The proposal under question, which could impact both the ridgeline and open space, was set to be reviewed by the Mountain Village Design Review Board on March 24, but has been continued at the request of the applicant, the Telluride Ski and Golf Co. and developer John Horn, to late April or May, to allow time, according the applicant, for concerns raised by neighbors to be addressed. The complex application entails two proposed hotels, one at the Mountain Village gondola station and another at the top of the gondola, and a road from the Mountain Village Core halfway up the ridge accessing 28 new home sites and a parking lot. The road, parking lot and home sites are necessary, according to the application, in order to subsidize the hotel rooms, which the application characterizes as meeting longstanding community objectives to provide more bedbase.

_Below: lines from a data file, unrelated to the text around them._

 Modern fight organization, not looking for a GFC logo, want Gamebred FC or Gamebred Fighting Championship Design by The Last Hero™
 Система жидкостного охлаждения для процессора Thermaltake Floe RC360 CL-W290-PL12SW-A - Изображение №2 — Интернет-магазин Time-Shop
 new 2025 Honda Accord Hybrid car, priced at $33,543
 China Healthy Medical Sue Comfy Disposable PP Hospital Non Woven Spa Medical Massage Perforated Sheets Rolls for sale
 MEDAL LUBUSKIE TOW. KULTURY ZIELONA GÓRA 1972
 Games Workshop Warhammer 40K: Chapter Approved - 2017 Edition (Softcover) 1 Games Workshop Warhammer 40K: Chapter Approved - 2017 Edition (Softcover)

Neighbors have hired legal counsel to represent their interests and to question the appropriateness of rezoning what is now active open space to allow the road and the new homes to be built on the ridge. Under Mountain Village zoning, the road itself may be permitted on active open space, and new open space may be designated to replace open space that is rezoned to permit development. But that does not mean that approval is assured.

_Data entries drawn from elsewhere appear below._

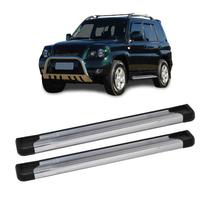 Estribo Pajero TR4 2000 2001 2002 2003 2004 2005 Cromado
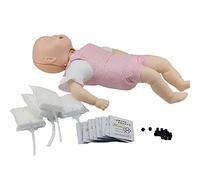 asdchZen Simulador De Reanimación Cardiopulmonar, Maniquí De Primeros Auxilios para Formación Docente, Modelo De Primeros Auxilios para Bebés, Maniquí De Rcp para Bebés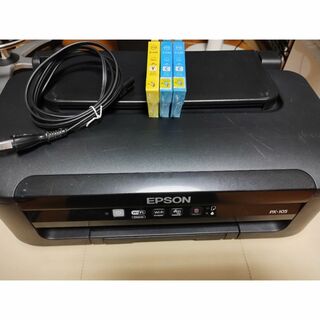 エプソン(EPSON)の【EPSON】プリンター（PX-105）＆インク(PC周辺機器)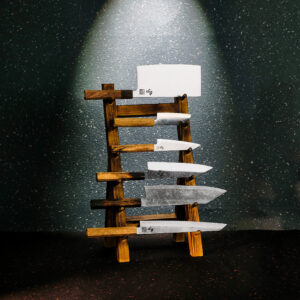 RAW OAK Knife Set 6 Knives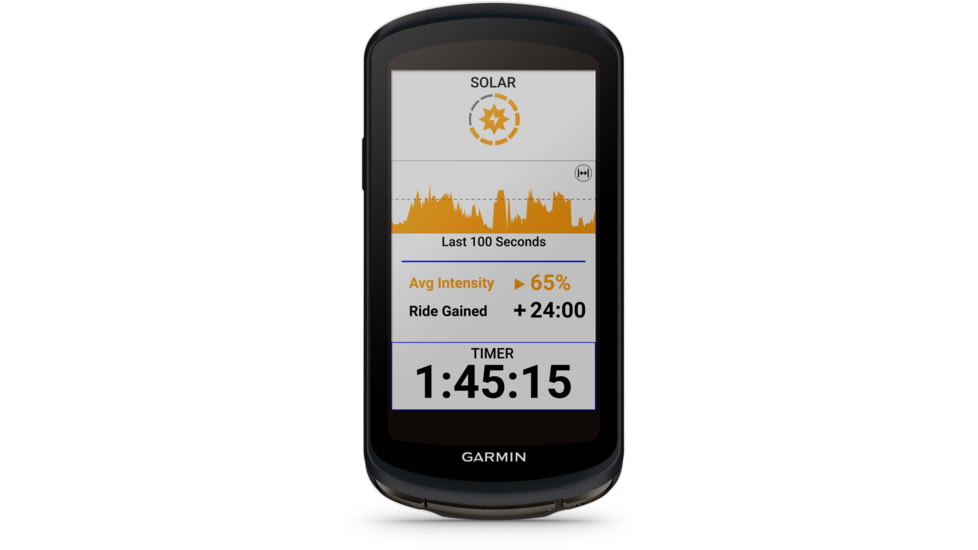 Garmin Edge 1040 Solar, Black, 010-02503-20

The San Miguel County Commissioners, at the request of the applicant, have tentatively scheduled a work session to review the application and the county's possible interest in it on April 20. That date could be pushed back, however, at the request of Mountain Village officials.
"I'm sure we'll be revising some aspects of the application before it gets to DRB," Horn said in an interview this week. "That's how the process works."
"I'm focusing on the settlement agreement and what it allows and doesn't allow," said county attorney Steve Zwick. "The court retained jurisdiction over the case indefinitely for the purpose of enforcing the agreement."